AIM OF THE TASK: Would you transcribe only the lines below, from the one containing "ایپ کے ساتھ" through the end of the material, exactly and with no pictures?

EXERCISE INPUT:
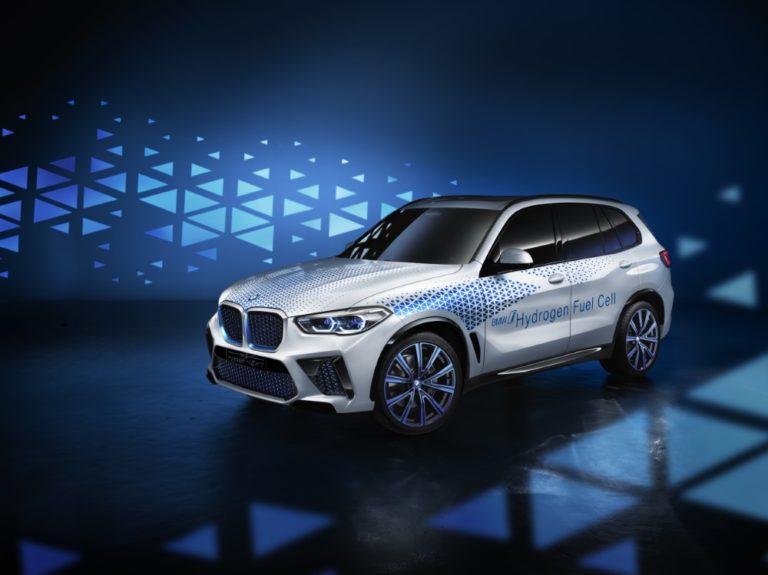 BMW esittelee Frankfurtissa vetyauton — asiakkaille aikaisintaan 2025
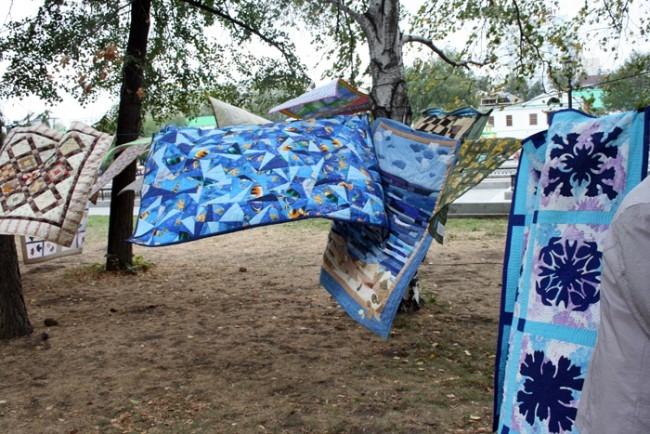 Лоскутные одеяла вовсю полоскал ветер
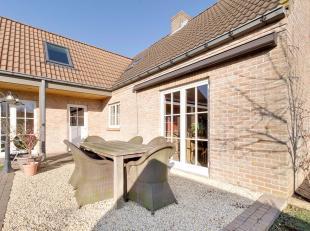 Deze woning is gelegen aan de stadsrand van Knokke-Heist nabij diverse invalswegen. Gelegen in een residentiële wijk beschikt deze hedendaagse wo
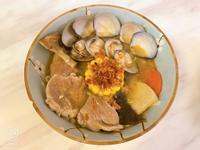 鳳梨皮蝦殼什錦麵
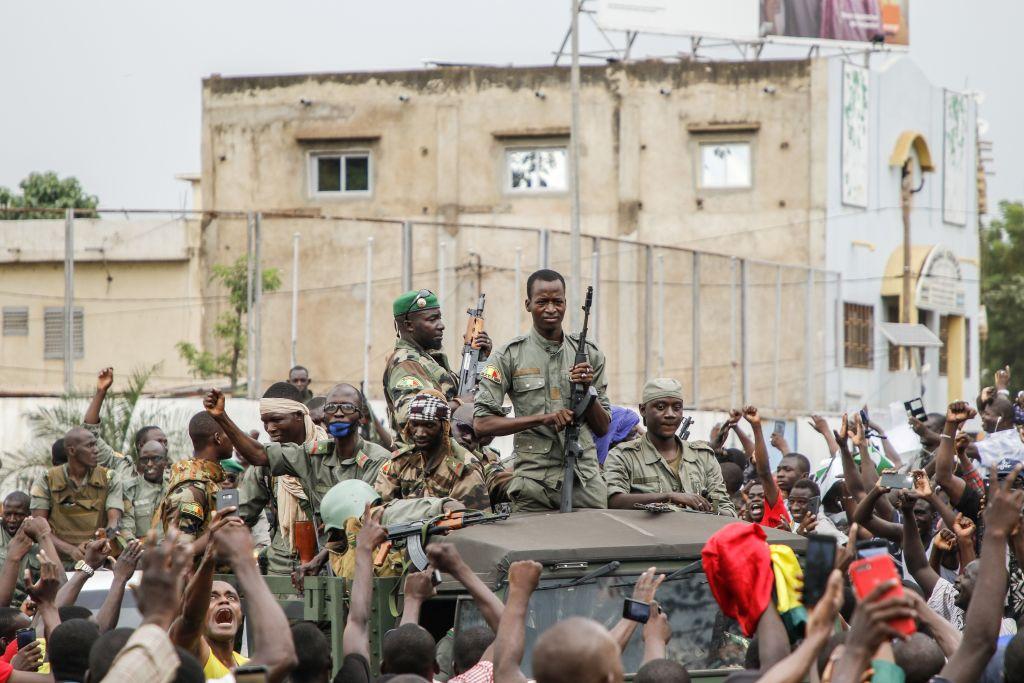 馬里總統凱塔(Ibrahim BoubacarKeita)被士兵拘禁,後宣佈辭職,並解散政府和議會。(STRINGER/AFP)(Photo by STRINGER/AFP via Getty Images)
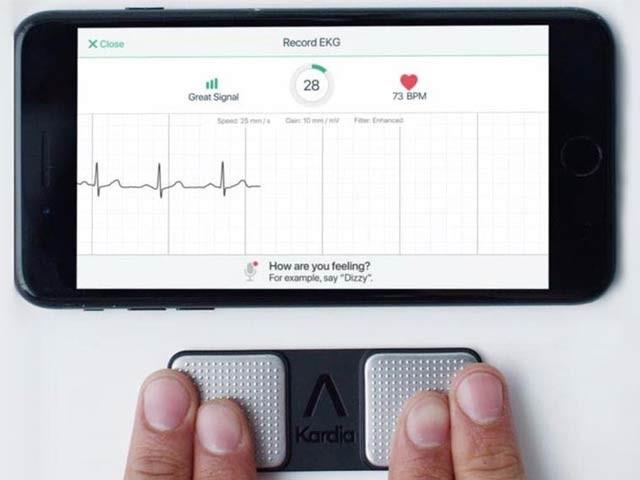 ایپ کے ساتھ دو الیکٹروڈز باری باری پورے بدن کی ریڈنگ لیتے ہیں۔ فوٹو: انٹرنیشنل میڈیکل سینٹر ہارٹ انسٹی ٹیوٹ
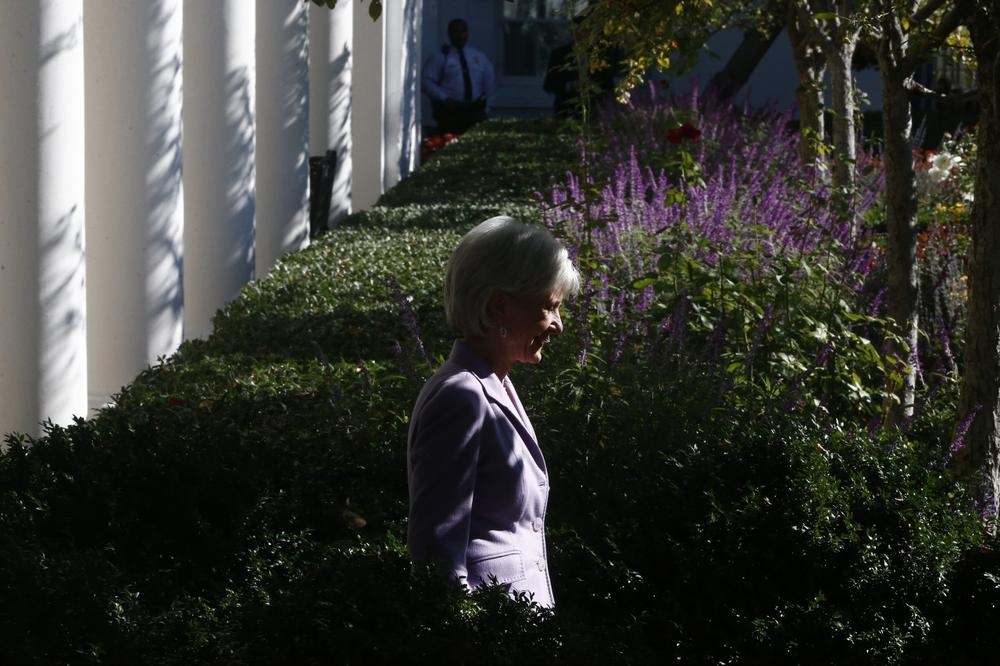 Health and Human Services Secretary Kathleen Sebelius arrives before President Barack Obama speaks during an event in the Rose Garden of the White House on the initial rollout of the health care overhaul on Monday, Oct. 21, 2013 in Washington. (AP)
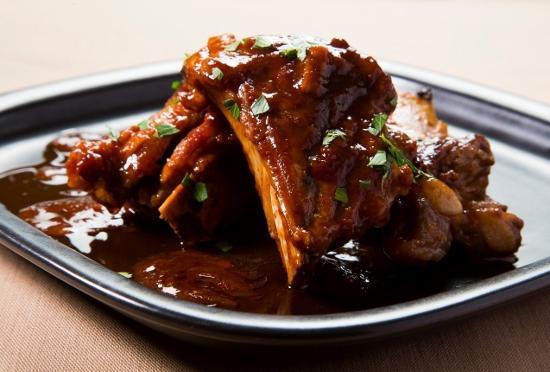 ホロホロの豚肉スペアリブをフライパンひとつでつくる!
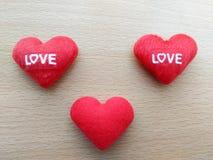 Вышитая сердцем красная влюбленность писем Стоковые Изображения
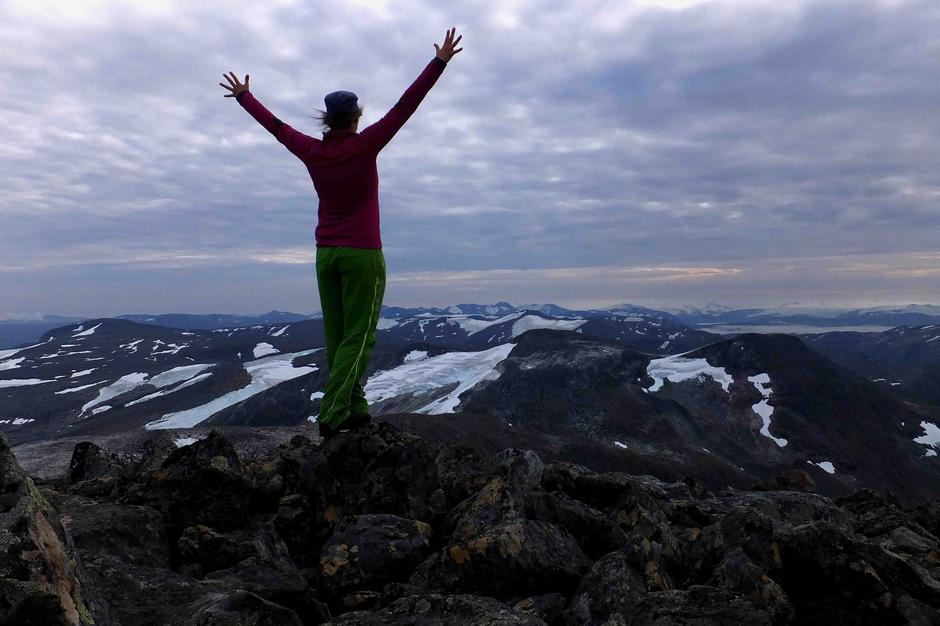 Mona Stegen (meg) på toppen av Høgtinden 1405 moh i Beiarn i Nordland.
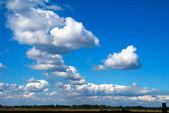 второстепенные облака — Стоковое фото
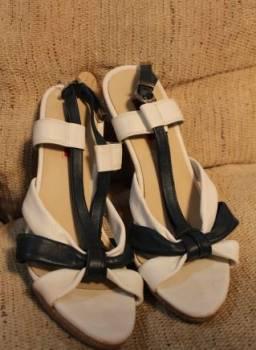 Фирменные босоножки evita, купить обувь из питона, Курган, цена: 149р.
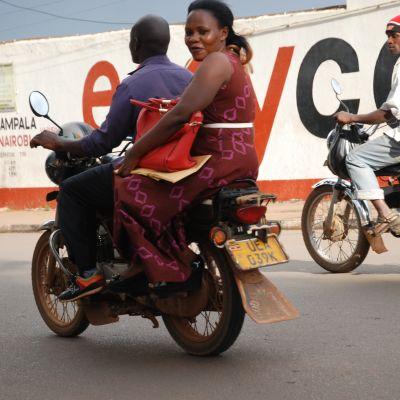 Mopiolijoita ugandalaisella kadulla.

EXPECTED OUTPUT:
 ایپ کے ساتھ دو الیکٹروڈز باری باری پورے بدن کی ریڈنگ لیتے ہیں۔ فوٹو: انٹرنیشنل میڈیکل سینٹر ہارٹ انسٹی ٹیوٹ
 Health and Human Services Secretary Kathleen Sebelius arrives before President Barack Obama speaks during an event in the Rose Garden of the White House on the initial rollout of the health care overhaul on Monday, Oct. 21, 2013 in Washington. (AP)
 ホロホロの豚肉スペアリブをフライパンひとつでつくる!
 Вышитая сердцем красная влюбленность писем Стоковые Изображения
 Mona Stegen (meg) på toppen av Høgtinden 1405 moh i Beiarn i Nordland.
 второстепенные облака — Стоковое фото
 Фирменные босоножки evita, купить обувь из питона, Курган, цена: 149р.
 Mopiolijoita ugandalaisella kadulla.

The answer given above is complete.